Nadat deze voortreffelijke juridische punten naar voren waren gebracht, luidde de unanieme uitspraak van het Filippijnse Hof: „De verwijderingsbevelen die door de verweerders tegen de eisers zijn uitgevaardigd, worden hierbij VERNIETIGD EN BUITEN WERKING GESTELD. Het tijdelijke [aan de schoolautoriteiten opgelegde] verbod dat door dit Hof werd uitgevaardigd, wordt hierbij definitief gemaakt.”

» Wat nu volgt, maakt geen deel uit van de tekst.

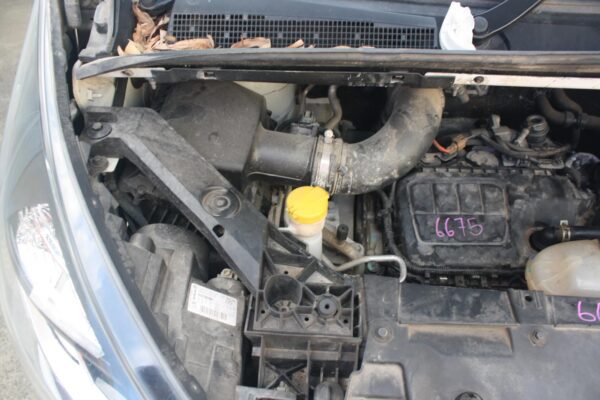 RENAULT TRAFIC X82 01/2015-2024 CALIPER RIGHT REAR - Image 11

Mederechter Isagani Cruz voegde er in een overeenstemmende motivering deze opmerking aan toe: „Naar mijn bescheiden mening was Gerona op een onjuiste veronderstelling gebaseerd. Het Hof dat uitspraak deed in deze zaak, verkeerde blijkbaar in de overtuiging dat de staat het recht had te bepalen wat religieus was en wat niet, en de afzonderlijke persoon voor te schrijven wat hij wel en niet mocht aanbidden. . . . Door de eisers in deze zaak tot deelname aan de vlaggeceremonie te verplichten, heeft de staat ex cathedra verklaard dat zij de bijbel niet overtreden door de vlag te groeten. Dit komt mij voor als een onrechtmatige inbreuk op hun religieuze overtuiging, die hun het tegendeel zegt. De staat kan de bijbel niet voor hen interpreteren. Die is in deze aangelegenheid niet bevoegd.”
De betekenis voor vrijheidlievende mensen
Alle vrijheidlievende mensen zijn beslist verheugd over deze uitspraak, die het recht erkent om in religieuze aangelegenheden en in datgene wat iemands geweten voorschrijft, een vrije keuze te maken, terwijl men terzelfder tijd onderworpen blijft aan de relatieve autoriteit van de staat (Romeinen 13:1, 2). Door de rechten van afzonderlijke personen te beschermen, zet de staat niet de deur open voor anarchie, maar dient ze veeleer in de rol die door de apostel Paulus in Romeinen 13:5, 6 wordt vermeld, waar hij verklaart: „Er [bestaat] een dwingende reden voor dat gij in onderworpenheid zijt, . . . vanwege uw geweten. Want daarom betaalt gij ook belastingen; want zij zijn Gods openbare dienaren, die juist dit doel voortdurend dienen.”
Jehovah’s Getuigen op de Filippijnen respecteren de jurisprudentie van de rechters van het Hooggerechtshof en beseffen dat de eer uiteindelijk moet worden toegekend aan onze Schepper, Jehovah God.
[Voetnoot]
a Zie voor een uiteenzetting van de redenen waarom Jehovah’s Getuigen niet deelnemen aan het groeten van de vlag, het zingen van het volkslied en het zweren van trouw het boek Redeneren aan de hand van de Schrift, uitgegeven door de Watchtower Bible and Tract Society of New York, Inc., blz. 303-305.